No idea of how to undertake the repair but did the can of peas come out of the locker when travelling, seen somewhere else where a tin opened the locker door and fell out when travelling, could this be a problem with the lockers

Best regards
Broom


----------



## 88781 (May 9, 2005)

Hi Broom, stuff usually tumbles out of the cupboard and lands on the worktop after you have parked up and open the cpboard door!


----------



## pneumatician (May 1, 2005)

*Worktop Damage preventative*

As mentioned in my previous mail I made what I think Sailors call fiddles. Basically a wooden frame divided into Tin/Bottle size rectangles. Mine are made from 8mm sq Spruce (wing spars) cost a couple of quid.
Next idea for overhead cupboards is to cut lengths of telescopic net curtain rail to fit the length of the cupboard. ( Inner & Outer slightly shorter cause you want to extend it ) A Disk approx 25mm dia is fixed to each end ( I used a wood screw C'sunk thro the disk ( Servo Disk) and into the rail Blue tack on eack disk then extent iside the cupboard at required position and leave to stick. I promise it works and they are a bugger to remove but it can be done.

Presto things no longer fall on your head when you open the Cupboards. 
We also tend to decant products into containers of the same size for easier storage. Tea , Coffee, etc favourite container currently is Ovaltine.

My Motto never buy what you can make yourself. Not always cheaper but more satisfying and fun.

Steve


----------



## Zebedee (Oct 3, 2007)

Further to my original epistle, there is an even better way of fixing a dent, but only if you are nifty on a woodturning lathe.

*1).* Take a suitably sized Saw Tooth or Forstner bit and, using a very slow speed and quite heavy downward pressure bore a shallow hole where the dent is. Saw tooth bits tend to work better on laminates as they cut through the circle before beginning to rip out the centre. (_Study the pictures in the link below and you will see why - and take care to keep the drill bit perfectly vertical or it might skid!!!)_

*2).* Turn a bit of laminate to fit the hole.

*3).* Install it with Araldite as before.

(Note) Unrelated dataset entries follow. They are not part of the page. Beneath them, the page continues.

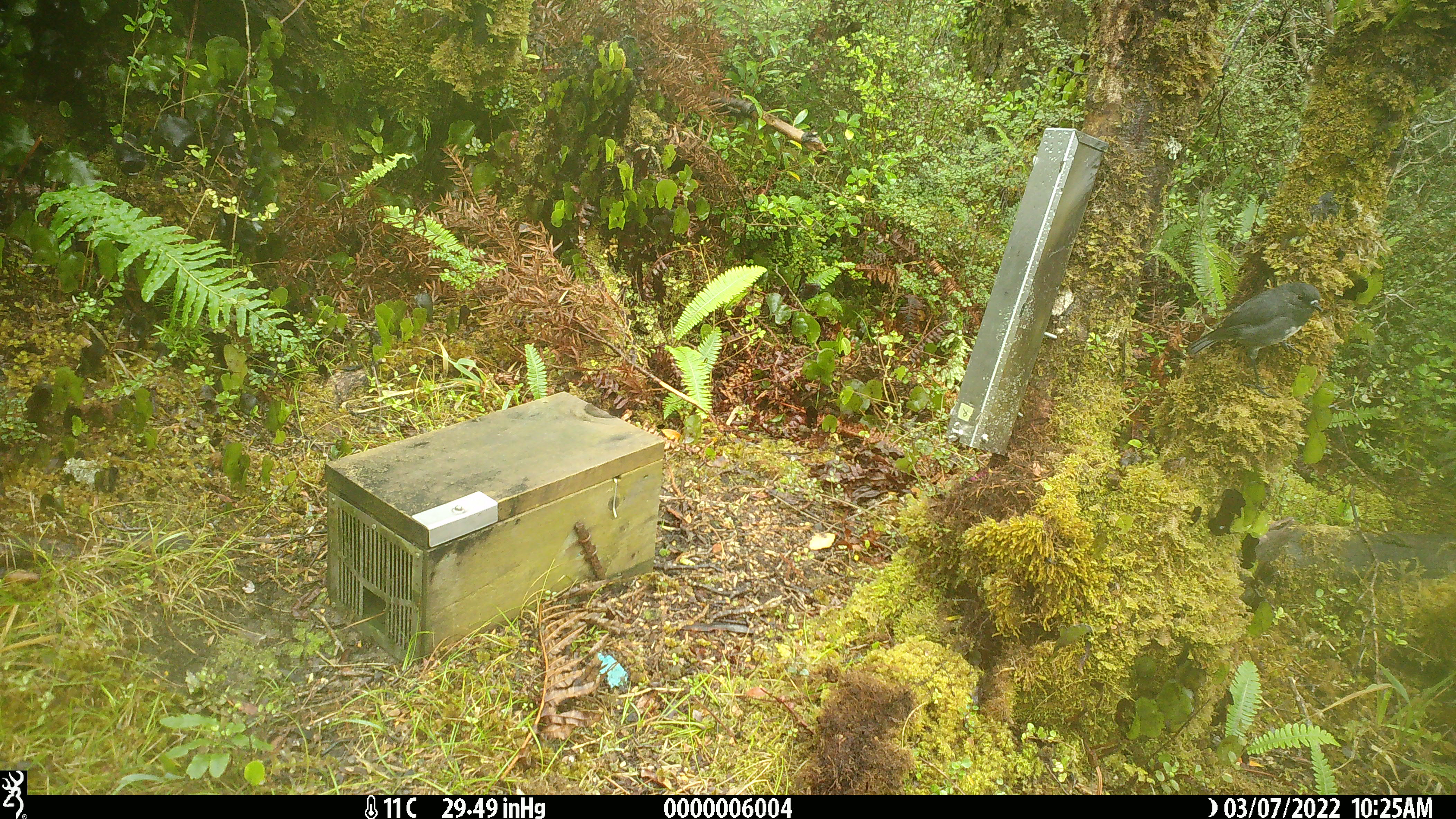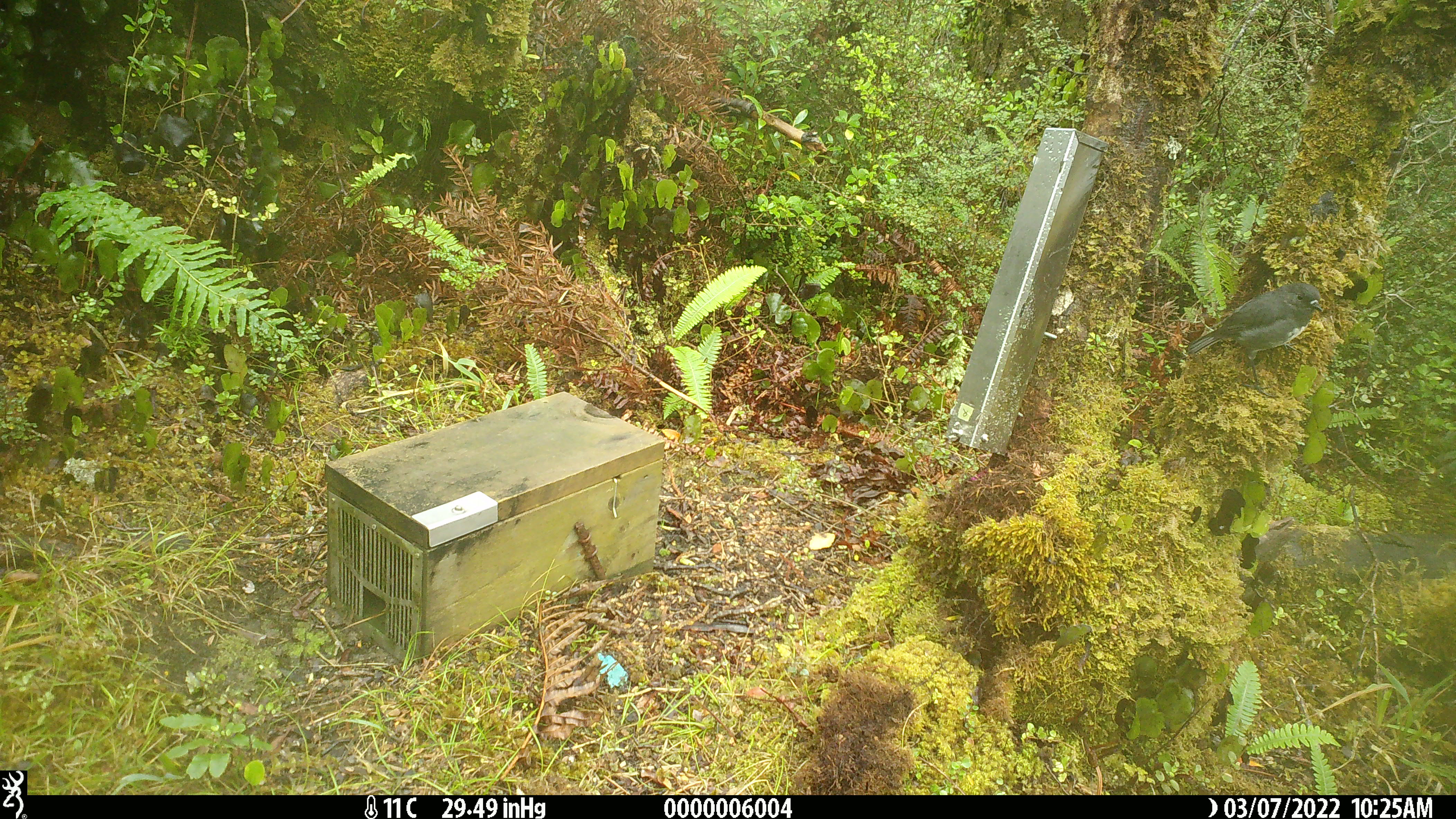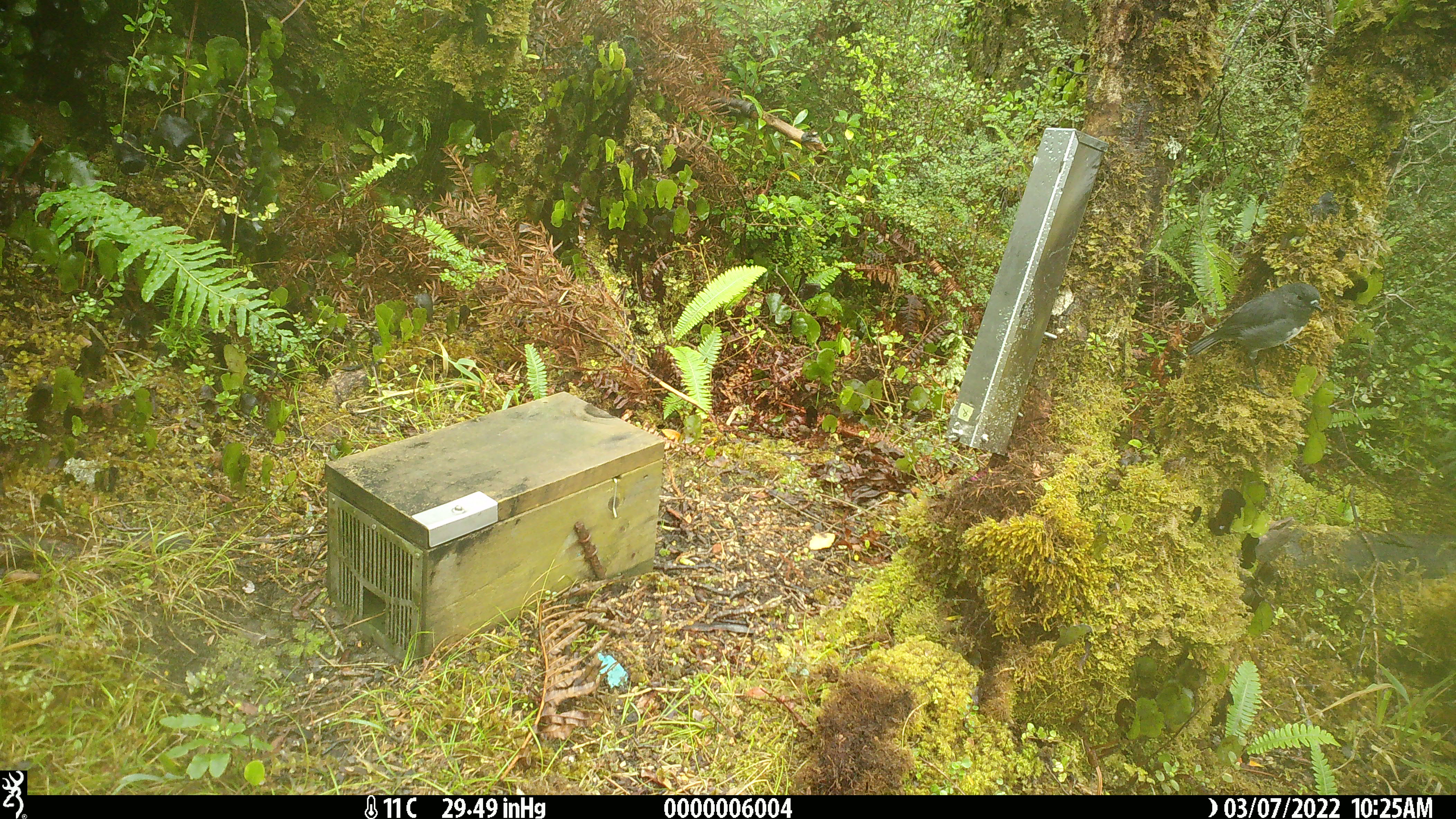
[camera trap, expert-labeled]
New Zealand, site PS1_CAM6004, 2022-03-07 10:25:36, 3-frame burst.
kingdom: Animalia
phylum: Chordata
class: Aves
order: Passeriformes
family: Petroicidae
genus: Petroica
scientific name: Petroica australis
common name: new zealand robin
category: robin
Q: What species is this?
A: Robin (new zealand robin) (Petroica australis).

I didn't mention this earlier as not too many people have a lathe, but it does make a very professional job if you are spot on with your fitting.

And before you ask . . . . see  >>here<<


----------



## tinkering (Dec 8, 2007)

*falling peas*

a mine off information dave and pete

Les.


----------



## Saphire (May 1, 2005)

I had the same thing happen to me when we first got our new van, I was gutted. But I did manage to do a repair that is completely invisible.

If you go down to my post on this page you will see how I did a repair with photos..

http://www.motorhomefacts.com/ftopict-27378-worksurface.html+repair


----------



## clodhopper2006 (Aug 13, 2006)

Many thanks for all your suggestions. I'm going to take the minimalist approach first and gradually escalate until I reach the point where my tolerance and desire to make good cancel each other out.

Somebody asked if we were moving at the time. No we were unpacking having just arived home.

Cheers,

Bob


----------



## JockandRita (Jun 1, 2005)

MandyandDave said:


> Hi Broom, stuff usually tumbles out of the cupboard and lands on the worktop after you have parked up and open the cpboard door!


Hi all,

We have bought lots of those little rectangular plastic baskets that you see in the pound shops, small, medium and large. The small ones fit perfectly in the little envelope lockers. 
The large and medium ones fit all other lockers. Great for storing tins and bottles, and when you arrive on site, nothing hits you on the noggin, nor the expensive work/table tops when you open the locker to grab the tea or coffee. 

Even the lockers not in use, (yes, you did read correctly :lol, are fitted with baskets. Well, you never know when you might need them. 
:wink: 
Jock.


----------



## Zebedee (Oct 3, 2007)

JockandRita said:


> Hi all,
> 
> We have bought lots of those little rectangular plastic baskets that you see in the pound shops, small, medium and large. The small ones fit perfectly in the little envelope lockers.
> The large and medium ones fit all other lockers. Great for storing tins and bottles, and when you arrive on site, nothing hits you on the noggin, nor the expensive work/table tops when you open the locker to grab the tea or coffee.
> ...


Don't they get full of junk though Jock - and every item was considered essential when you put it in. :roll:

I've just finished clearing some of it out of ours - and I agree, they are a damn good idea. Cheaper than getting your worktop repaired too! 

Cheers


----------



## JockandRita (Jun 1, 2005)

Zebedee said:


> Don't they get full of junk though Jock - and every item was considered essential when you put it in. :roll:
> 
> I've just finished clearing some of it out of ours - and I agree, they are a damn good idea. Cheaper than getting your worktop repaired too!
> 
> Cheers


Hi Zeb,

I'll let you know when all the empty baskets are full, and there's no room left at all. :lol: :lol: :lol:

Jock.


----------



## 116339 (Sep 4, 2008)

As mentioned in another thread http://www.motorhomefacts.com/ftopicp-483676.html#483676 - This is an excellent solution to damaged worktops, hope it helps, took me some searching til I found someone who can do this type of repair.


----------



## Motorhomersimpson (May 9, 2005)

Hi,

when we bought our camper there was a hair line crack in the worktop, it never really bothered us until one day my wife placed hot fat in foil on top of it. 

This resulted in a large blister and the laminate peeled away, leaving what you see in the first picture.

After a quick trip to B&Q I picked up some metal sheet for only £10. A quick cut, file the edges, I had the shape I required, I simply used silicone to attach the plate to the top, I did score the top before fitting to help the bond and the repair was done.

Just to give people other alternatives, worked for us 

MHS...Rob


----------